Since Dwight Eisenhower lived in the White House, Seminary Hill residents have been fighting a proposed addition to Alexandria Hospital that would house doctors' offices. Early yesterday, their three-decade-long effort seemed a triumph.

The Planning Commission voted 4 to 2 to reject a $12 million, four-story addition to the Seminary Road hospital that included 60 physicians' offices.

"You bet we're happy. Somebody listened to the people," said Jack Sullivan, a leader of the opposition.

"It's deja vu for me," said former mayor Charles E. Beatley, who entered politics in the late 1950s because of his opposition to hospital expansion.

Through the years, although residents have managed to thwart office development plans, the hospital has always refused to take "no" for an answer. This time, however, many are convinced that if the Planning Commission and the City Council reject the plans, the hospital will finally drop the office plans.

Because the council, which is scheduled to vote on the issue June 18, generally follows the commission's recommendations, yesterday's vote was considered a major victory for residents.

"I'm kind of surprised," said A. George Cook, president of the Alexandria Health Services Corp. "They {the commissioners} seem more interested in short-term gain than the long-term benefit of receiving quality medical care."

Residents, who attended a marathon meeting that ended after 1 a.m., argued that doctors' offices would draw thousands of unwelcome cars each day. Worse, they said, it would introduce commercial business to the neighborhood, where many homes sell for more than $250,000.

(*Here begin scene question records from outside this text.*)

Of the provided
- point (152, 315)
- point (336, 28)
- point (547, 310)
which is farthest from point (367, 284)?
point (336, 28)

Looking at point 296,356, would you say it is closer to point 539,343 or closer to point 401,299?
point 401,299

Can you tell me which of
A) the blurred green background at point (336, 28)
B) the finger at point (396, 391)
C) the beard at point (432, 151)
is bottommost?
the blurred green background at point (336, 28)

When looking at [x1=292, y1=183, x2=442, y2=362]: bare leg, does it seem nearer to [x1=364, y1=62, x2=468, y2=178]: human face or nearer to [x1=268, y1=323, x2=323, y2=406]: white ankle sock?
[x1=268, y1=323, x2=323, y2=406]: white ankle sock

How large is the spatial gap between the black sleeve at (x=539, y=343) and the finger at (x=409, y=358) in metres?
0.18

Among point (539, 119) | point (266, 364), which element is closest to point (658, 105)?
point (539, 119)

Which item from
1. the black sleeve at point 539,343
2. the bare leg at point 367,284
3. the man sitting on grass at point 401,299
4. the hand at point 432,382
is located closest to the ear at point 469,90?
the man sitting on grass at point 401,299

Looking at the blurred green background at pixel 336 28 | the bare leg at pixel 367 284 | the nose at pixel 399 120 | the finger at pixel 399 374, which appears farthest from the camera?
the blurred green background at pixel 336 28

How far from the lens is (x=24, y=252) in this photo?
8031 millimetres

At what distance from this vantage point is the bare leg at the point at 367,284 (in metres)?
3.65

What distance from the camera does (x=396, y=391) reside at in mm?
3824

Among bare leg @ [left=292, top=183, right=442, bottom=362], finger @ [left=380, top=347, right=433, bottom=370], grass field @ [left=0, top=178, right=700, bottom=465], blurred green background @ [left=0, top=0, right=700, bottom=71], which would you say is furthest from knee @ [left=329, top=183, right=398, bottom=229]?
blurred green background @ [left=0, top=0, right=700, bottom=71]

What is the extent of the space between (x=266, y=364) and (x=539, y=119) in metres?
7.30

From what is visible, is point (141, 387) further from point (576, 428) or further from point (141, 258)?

Alexandria Hospital is a 115-year-old nonprofit facility originally in Old Town. Since it moved to Seminary Road in 1962, it has tripled in size.

Most neighbors opposed only the offices and not the proposed 7,000-square- foot surgery center or the portion of the 108,000-square-foot doctors' office building that would be used for outpatient and cancer care.

Planning Commission members agreed. "It's the doctors' offices that are hard to swallow," said Mitchell Griffin.

The commission was not swayed by a consultant's report, ordered by the City Council, warning that an increasingly competitive health care market could cost Alexandria Hospital as much as $13.8 million in revenue in the next five years.

A burgeoning outpatient care business that is emptying hospital beds across the country and the proliferation of large health maintenance organizations such as Kaiser Permanente pose severe financial problems for the hospital, the Lewin and Associates report said.

Hospital officials argued that doctors' offices would boost the hospital because physicians refer most patients to the facility closest to their office. They also said Alexandria Hospital is the only Northern Virginia hospital without doctors' office buildings attached to it or adjacent to it.

But commission member Allan Kamerow said he was not convinced that doctors' offices would solve whatever financial problems the hospital had.

Alexandria Hospital is using 360 of its 414 beds. Annually, it admits 15,000 patients, serves 42,000 emergency cases, and treats 40,000 outpatients.